Statistics

Statistics

Chapter 8: Hypothesis Testing

In order to make a decision or interpretation about the data, you have to test a hypothesis. Hypothesis testing allows the data to be interpreted. The result of an experiment is considered statistically significant if it is not likely to have occurred by chance alone. That means the result was influenced by the experimental factor or dependent variable. We will focus on specific terms associated with hypothesis testing and how to define and interpret a hypothesis. You may want to refer back to Chapters 1 through 7 as we proceed.

Learning Objectives

After reading Chapter 8 and completing the workbook, you should be able to:

1. Explain the fundamentals of hypothesis testing. 2. Explain the difference between the null and alternative hypothesis. 3. Define p-value.
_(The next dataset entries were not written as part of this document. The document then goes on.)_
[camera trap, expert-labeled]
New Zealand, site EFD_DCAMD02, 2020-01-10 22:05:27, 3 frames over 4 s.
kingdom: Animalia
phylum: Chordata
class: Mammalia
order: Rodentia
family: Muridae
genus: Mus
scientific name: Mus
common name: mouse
4. Define basic hypothesis terms. 5. Define basic hypothesis test. 6. Apply hypothesis testing.

Study Clues

A clear understanding of the basic statistical terms and hypothesis test presented in Chapter 8 is important to the overall understanding of the statistics presented in this course. As you study, you should pay particular attention to the definitions and application of the tests. Refer back to the previous chapters for a review of terms and concepts.

8.1 Hypothesis

A hypothesis test includes all possible outcomes. There are two types of hypotheses:

Null hypothesis

Alternative hypothesis

8.2 P-value

The p-value is the same as the probability value. We accept or reject the hypothesis based on the outcome of the p-value. If the p-value is less than the required significance level, usually the significance level is 0.05, the null hypothesis is rejected and the alternative hypothesis is accepted. However, if the p-value is not less than the significance level, typically anything above 0.05, then the null hypothesis is not rejected.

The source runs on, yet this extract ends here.